A few days before, I blacked out in my hotel bathroom. Presumably, this was from stress, but I’m sure the mixture of undercooked purple octopus legs and beer (that I drank out of necessity – there was no clean water) were partly to blame. The suction cups were especially chewy as I recall. The next thing I remember is coming to with my head perched precariously on the toilet rim. “Thank God I didn’t go in the bowl,” I thought. I still can’t stand the sight of octopus legs. Or beer, for that matter. 

I reflected on this as the pavement turned to steps which led to a lone dirt trail into the hills. Such a trail promised privacy, a hallowed reprieve from the feeling of constant observation. But soon a red charactered sign stared at me from the bushes. I couldn’t read it, but its meaning was clear — NO TRESPASSING. Dire newspaper headlines scrolled through my mind. “Crazy American girl gets lost, dies of dehydration”; “Crazy American runner mauled by mountain lions on deserted hill” ; “Crazy American girl stumbles on mafia hideout after ignoring prominent NO TRESPASSING sign.” But my need for solitude overcame my bent for rule-keeping. I couldn’t turn back now. 

So I ran up, up, up toward the colorless smog filled sky. Trees thick with leaves whipped past, birds sang, and in the distance, the sea. Here the earth was free from her concrete shell, here she didn’t seem so different from home. “Home,” I thought. “Will I ever see home again?” If all went according to plan, of course I would. But at that thought, memories long suppressed began to surface.  

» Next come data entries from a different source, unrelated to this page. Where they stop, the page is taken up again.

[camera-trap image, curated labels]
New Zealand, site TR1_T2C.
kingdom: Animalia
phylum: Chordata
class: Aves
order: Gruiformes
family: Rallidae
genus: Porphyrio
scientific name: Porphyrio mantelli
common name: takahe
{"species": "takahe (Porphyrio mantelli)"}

Memories of warm summer nights when young callused feet scaled an ancient pear tree to glimpse a shimmering sunset. Memories of my horse bolting through the trees, of pulling her head around to follow my father’s whistle home for supper. Of my mother’s homemade bread, fresh from the oven, waiting on the counter to be devoured. Of a porch and a fireplace full of laughter, discussion, and safety. Safety. How I missed it. 

I stopped running. Through those brief memories on a deserted trail, I glimpsed a hard reality; life, home, safety were all gifts vulnerable to destruction. One national decision, one personal choice and I could be separated from them for the rest of my life. The home, the people I held dearest were undeniably vulnerable. I was vulnerable. And this was a vulnerability that no empowerment could shatter, no running could escape, and no intellectual thought could overcome. My life would end eventually. And I had no control over the loss I would experience between now and then.  

I started running again, hounded by this realization. Soon the trail widened and then ended abruptly as I rounded a corner. Before me rose a massive ornate gate with golden characters on it. The courtyard looked deserted. “Shouldn’t there be a guard?” I thought. I walked through the gate past an enormous concrete fountain with concrete pools that were completely dry. I barely noticed them, though, as I stared at the scene in front of me. Rows on rows of square concrete blocks rose up the hillside, and to my right, I heard loud voices and clanging shovels. Then I saw it: fresh dirt. I had stumbled into a graveyard.   

Vulnerability, it seems, is a universal condition.